Zadania do wykonania →
- A) Co spowodowało awarię opisaną w tekście o ruchu tramwajowym na Ruczaju?
- B) Proszę dopisać dalszy ciąg tekstu o ruchu tramwajowym na Ruczaju, zaczynając po jego ostatnim zdaniu.

Ważne informacje dla pasażerów komunikacji miejskiej w Krakowie. Udało się przywrócić ruch tramwajowy na odcinku Lipińskiego - Czerwone Maki na Ruczaju. Powodem awarii był brak napięcia. To już drugi dzień takich problemów.

REKLAMA

"Informujemy, że do pętli Czerwone Maki został przywrócony ruch wszystkich linii tramwajowych nr 18, 52 i 77" - poinformowało ok. godziny 15 krakowskie MPK.

Wcześniej linia 52 była kierowana przez ul. Kalwaryjską do Łagiewnik, linie 18 i 77 przez ul. Kalwaryjską i Trasę Łagiewnicką do pętli Kurdwanów P+R.

"Wiemy, że służby odpowiedzialne za utrzymanie sieci trakcyjnej cały czas pracują, aby usunąć awarię. Zdajemy sobie sprawę, jakie powoduje to trudności dla pasażerów, podróżujących w tym rejonie miasta. Dlatego w uzgodnieniu z zastępcą Prezydenta Krakowa Stanisławem Kracikiem zostały uruchomiane dwie linie autobusowe za tramwaj, na których w sumie kursuje obecnie 11 autobusów. Liczba tych autobusów będzie systematycznie zwiększana do zakończenia porannego szczytu komunikacyjnego" - informowało MPK po 7 rano w poście na Facebooku.

Dostarczony materiał →
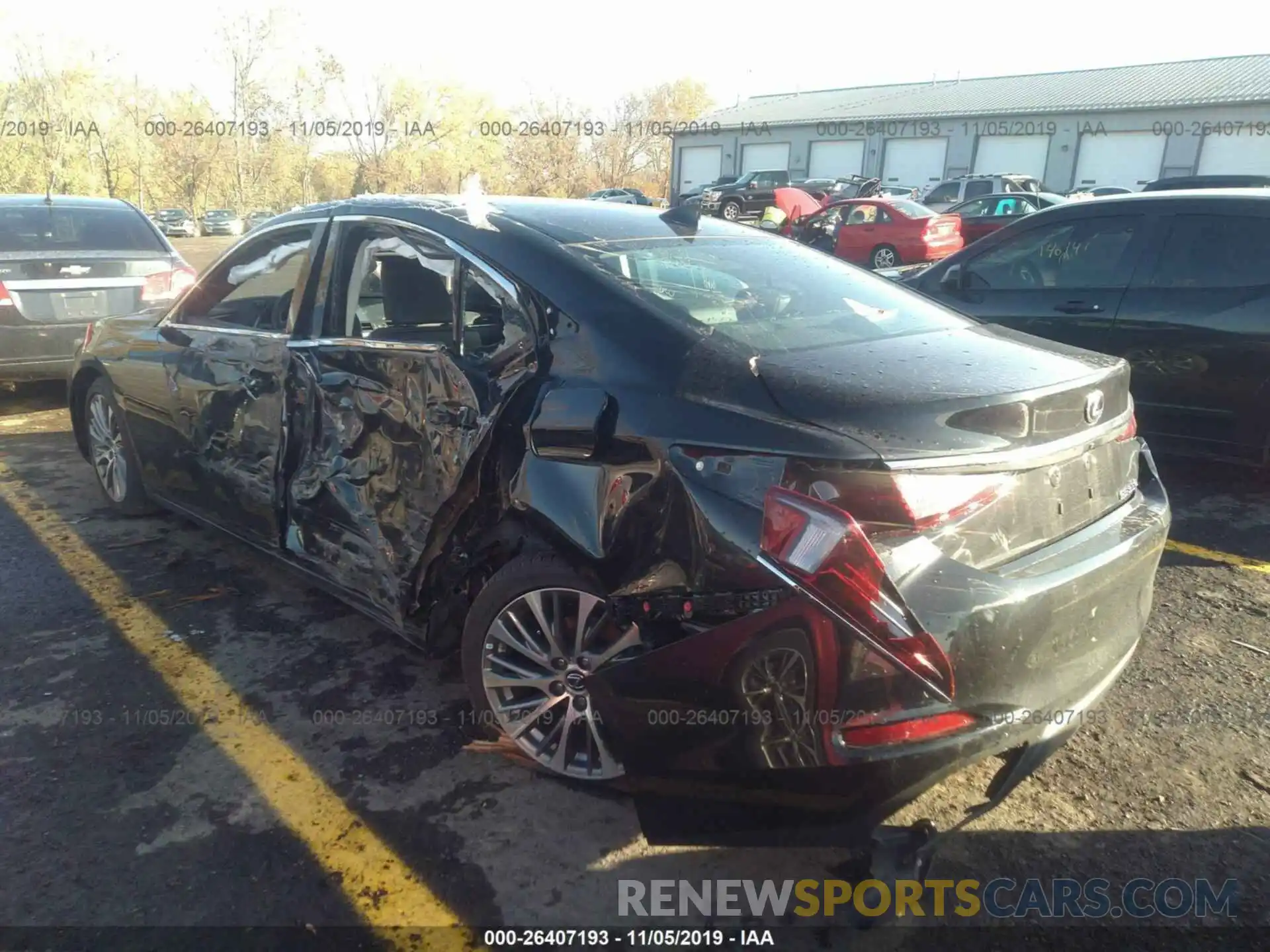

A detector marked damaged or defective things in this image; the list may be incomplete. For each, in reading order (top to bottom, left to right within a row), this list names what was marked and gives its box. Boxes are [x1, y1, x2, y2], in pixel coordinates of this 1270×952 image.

shattered window [172, 223, 316, 331]
severely damaged lexus es [64, 196, 1164, 857]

Odpowiedzi do zadań →
- A) Przyczyną awarii był brak napięcia.

- B)
Po godz. 9:30 MPK zamieściło nowe informacje ws. awarii. "MPK wspólnie z Zarządem Dróg Miasta Krakowa podjęło decyzję o skierowaniu autobusów zastępczych za tramwaje przez most Grunwaldzki (po wspólnym pasie tramwajowo-autobusowym). W związku z tym od teraz autobusy zastępcze kursują następująco: z pętli Czerwone Maki przez ul. Kapelanka i most Grunwaldzki do skrzyżowania ul. Stradom i Dietla (będą obsługiwać przystanek Stradom w kierunku mostu Grunwaldzkiego) oraz z pętli Czerwone Maki do Łagiewniki" - przekazano w komunikacie.

Przeprosiny władz

Za utrudnienia przeprosił prezydent Krakowa Aleksander Miszalski.

"Wiem, że utrudnienia są dla wielu z Was problemem, dlatego nieustannie pracujemy, by jak najszybciej je usunąć i przywrócić ruch tramwajowy przez Czerwone Maki. Przepraszam Was za wszystkie opóźnienia i dziękuję za Waszą wyrozumiałość" - napisał Miszalski w piątek w serwisach społecznościowych.

Co jest przyczyną awarii?

Jak informuje Urząd Miasta Krakowa, od czwartku "na podstacji zasilającej sieć trakcyjną występują zwarcia oraz samoczynne załączanie się zabezpieczeń elektrycznych". Przyczyny awarii ustalały służby techniczne.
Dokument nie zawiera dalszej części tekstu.